**Listado mostrado**:
※ ※ ※
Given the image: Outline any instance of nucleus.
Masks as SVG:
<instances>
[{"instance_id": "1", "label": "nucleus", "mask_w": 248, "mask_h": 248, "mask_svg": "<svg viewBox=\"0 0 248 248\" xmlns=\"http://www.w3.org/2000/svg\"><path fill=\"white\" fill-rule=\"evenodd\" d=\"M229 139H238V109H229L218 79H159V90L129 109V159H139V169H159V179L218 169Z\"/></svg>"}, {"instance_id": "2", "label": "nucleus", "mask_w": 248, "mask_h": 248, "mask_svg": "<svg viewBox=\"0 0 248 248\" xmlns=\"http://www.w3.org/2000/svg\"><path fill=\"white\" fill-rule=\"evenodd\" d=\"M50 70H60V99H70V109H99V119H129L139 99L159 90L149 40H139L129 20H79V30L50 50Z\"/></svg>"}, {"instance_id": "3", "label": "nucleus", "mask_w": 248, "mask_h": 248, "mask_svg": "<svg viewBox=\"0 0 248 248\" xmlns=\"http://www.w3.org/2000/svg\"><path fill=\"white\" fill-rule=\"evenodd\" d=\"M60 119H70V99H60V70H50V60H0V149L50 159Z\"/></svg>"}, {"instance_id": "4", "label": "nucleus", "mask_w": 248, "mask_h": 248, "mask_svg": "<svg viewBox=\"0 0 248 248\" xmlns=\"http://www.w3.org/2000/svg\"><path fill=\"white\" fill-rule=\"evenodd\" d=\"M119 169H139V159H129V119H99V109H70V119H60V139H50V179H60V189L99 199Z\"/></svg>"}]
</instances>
※ ※ ※
**Objetivo del ejercicio**: Reescribe el listado completo cambiando "nucleus" por "núcleo" dondequiera que aparezca y dejando todo lo demás igual.

**Solución de la tarea**:
Given the image: Outline any instance of núcleo.
Masks as SVG:
<instances>
[{"instance_id": "1", "label": "núcleo", "mask_w": 248, "mask_h": 248, "mask_svg": "<svg viewBox=\"0 0 248 248\" xmlns=\"http://www.w3.org/2000/svg\"><path fill=\"white\" fill-rule=\"evenodd\" d=\"M229 139H238V109H229L218 79H159V90L129 109V159H139V169H159V179L218 169Z\"/></svg>"}, {"instance_id": "2", "label": "núcleo", "mask_w": 248, "mask_h": 248, "mask_svg": "<svg viewBox=\"0 0 248 248\" xmlns=\"http://www.w3.org/2000/svg\"><path fill=\"white\" fill-rule=\"evenodd\" d=\"M50 70H60V99H70V109H99V119H129L139 99L159 90L149 40H139L129 20H79V30L50 50Z\"/></svg>"}, {"instance_id": "3", "label": "núcleo", "mask_w": 248, "mask_h": 248, "mask_svg": "<svg viewBox=\"0 0 248 248\" xmlns=\"http://www.w3.org/2000/svg\"><path fill=\"white\" fill-rule=\"evenodd\" d=\"M60 119H70V99H60V70H50V60H0V149L50 159Z\"/></svg>"}, {"instance_id": "4", "label": "núcleo", "mask_w": 248, "mask_h": 248, "mask_svg": "<svg viewBox=\"0 0 248 248\" xmlns=\"http://www.w3.org/2000/svg\"><path fill=\"white\" fill-rule=\"evenodd\" d=\"M119 169H139V159H129V119H99V109H70V119H60V139H50V179H60V189L99 199Z\"/></svg>"}]
</instances>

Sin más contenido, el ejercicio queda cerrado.